*Reading text*.
START

= LAPLander =

Space probe

LAPLander (short for a light airbag-protected lander) is a prototype of a space probe primarily intended for measurements in the ionosphere. The prototype aims to evaluate the flight characteristics, e.g. air braking, of a flight from the border of space. Furthermore, the impact protection and recovery systems will be evaluated. As the name says, the recovery system is based on airbags, that serve both deceleration and impact protection. The future version of LAPLander will make it possible to do multi-point measurements, which will be of great help in the research of the complex processes within the ionosphere that contributes to auroras and disturbances in satellite communication.

== Rexus flight ==
Laplander is selected for the REXUS/BEXUS program and was launched on a sounding rocket flight from Esrange Space Center (outside Kiruna) in March 2010. The rocket is unguided, spin-stabilized, and powered by an Improved Orion motor, which is capable to bring the payload to an apogee of 100 km, which is the border to space. The event is sponsored by the Swedish National Space Agency (SNSA) and the German Space Agency (DLR), in cooperation with the European Space Agency (ESA).

== Flight characteristics ==
To reconstruct the flight, LAPLander will record the following parameters:
- Three-axis acceleration
- Three-axis rotation rate
- Three-component magnetic field
- Temperature (for various parts of the payload)
- Raw GPS data

The latter is provided a cooperation with Cornell University, New York, United States. The device to be used is a novel miniature GPS, that in contrast to a common GPS can determine the attitude. This is made by measuring the phase difference from the GPS signal between two antennas.

END

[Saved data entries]
START

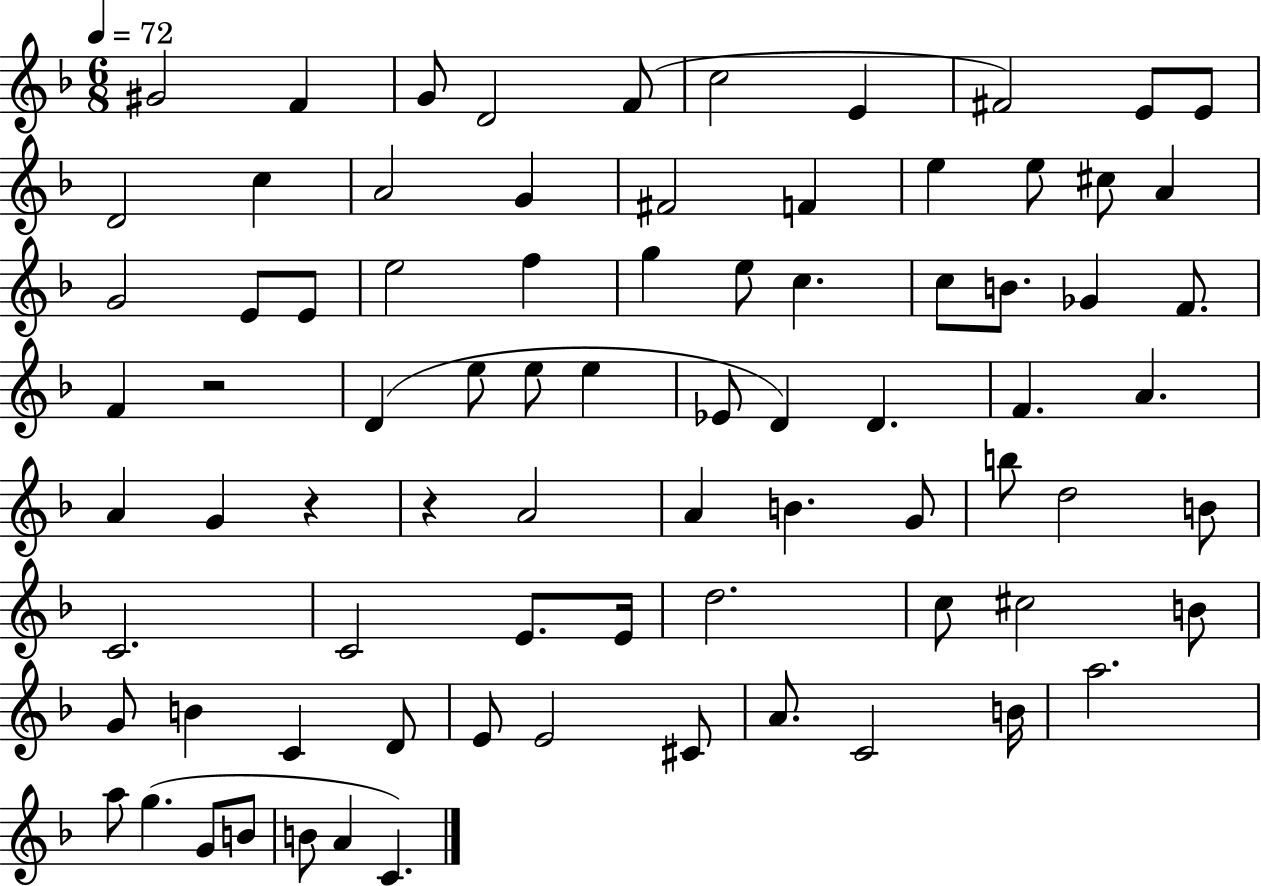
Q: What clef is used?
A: treble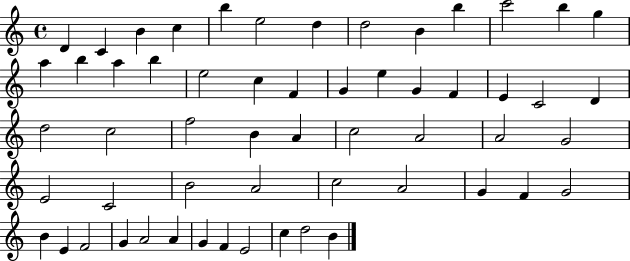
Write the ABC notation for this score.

X:1
T:Untitled
M:4/4
L:1/4
K:C
D C B c b e2 d d2 B b c'2 b g a b a b e2 c F G e G F E C2 D d2 c2 f2 B A c2 A2 A2 G2 E2 C2 B2 A2 c2 A2 G F G2 B E F2 G A2 A G F E2 c d2 B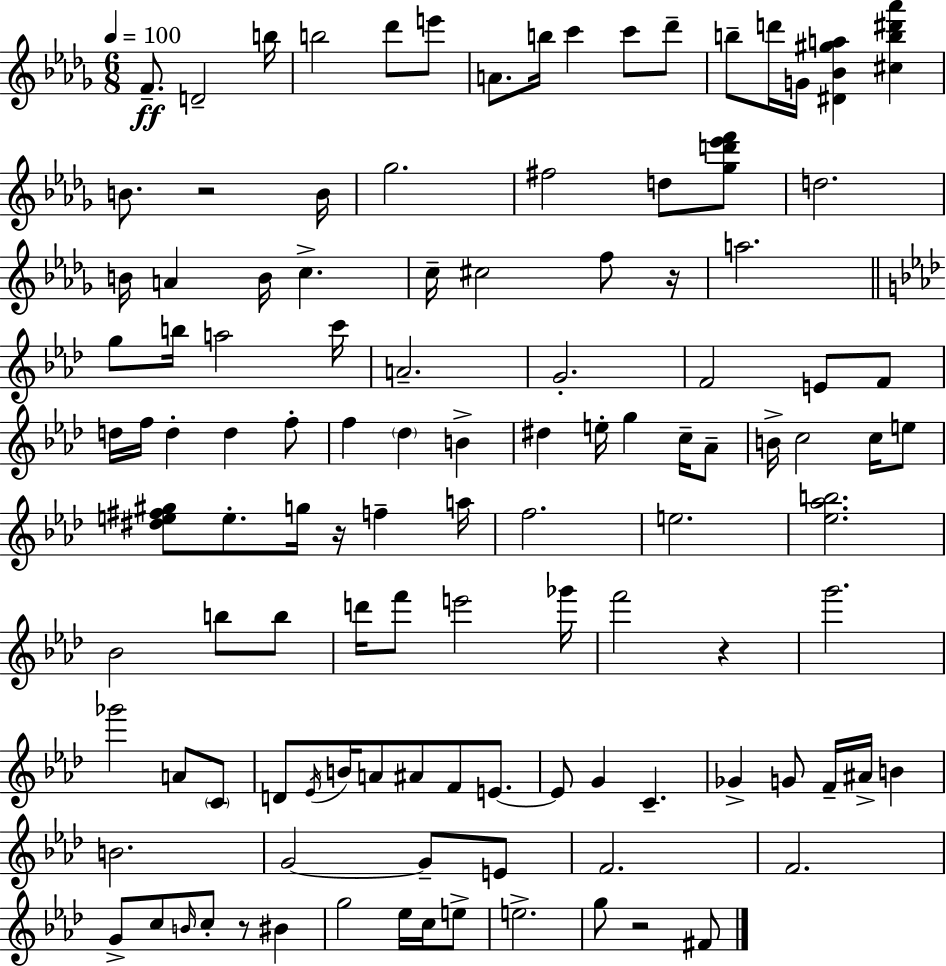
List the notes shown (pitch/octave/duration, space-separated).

F4/e. D4/h B5/s B5/h Db6/e E6/e A4/e. B5/s C6/q C6/e Db6/e B5/e D6/s G4/s [D#4,Bb4,G#5,A5]/q [C#5,B5,D#6,Ab6]/q B4/e. R/h B4/s Gb5/h. F#5/h D5/e [Gb5,D6,Eb6,F6]/e D5/h. B4/s A4/q B4/s C5/q. C5/s C#5/h F5/e R/s A5/h. G5/e B5/s A5/h C6/s A4/h. G4/h. F4/h E4/e F4/e D5/s F5/s D5/q D5/q F5/e F5/q Db5/q B4/q D#5/q E5/s G5/q C5/s Ab4/e B4/s C5/h C5/s E5/e [D#5,E5,F#5,G#5]/e E5/e. G5/s R/s F5/q A5/s F5/h. E5/h. [Eb5,Ab5,B5]/h. Bb4/h B5/e B5/e D6/s F6/e E6/h Gb6/s F6/h R/q G6/h. Gb6/h A4/e C4/e D4/e Eb4/s B4/s A4/e A#4/e F4/e E4/e. E4/e G4/q C4/q. Gb4/q G4/e F4/s A#4/s B4/q B4/h. G4/h G4/e E4/e F4/h. F4/h. G4/e C5/e B4/s C5/e R/e BIS4/q G5/h Eb5/s C5/s E5/e E5/h. G5/e R/h F#4/e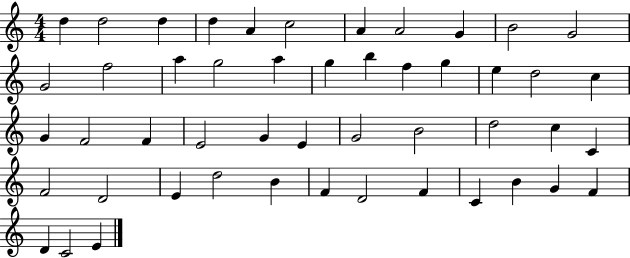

END

*Requests*.
[1] Translate the sentence "Furthermore, the impact protection and recovery systems will be evaluated." from the LAPLander article into Spanish.
[2] Reproduce word for word the passage of the LAPLander article from "The latter is" to "between two antennas.".
You can set the records aside, since none of the work requires them.

*Responses*.
[1] Además, se evaluarán los sistemas de protección contra impactos y de recuperación.

[2]
The latter is provided a cooperation with Cornell University, New York, United States. The device to be used is a novel miniature GPS, that in contrast to a common GPS can determine the attitude. This is made by measuring the phase difference from the GPS signal between two antennas.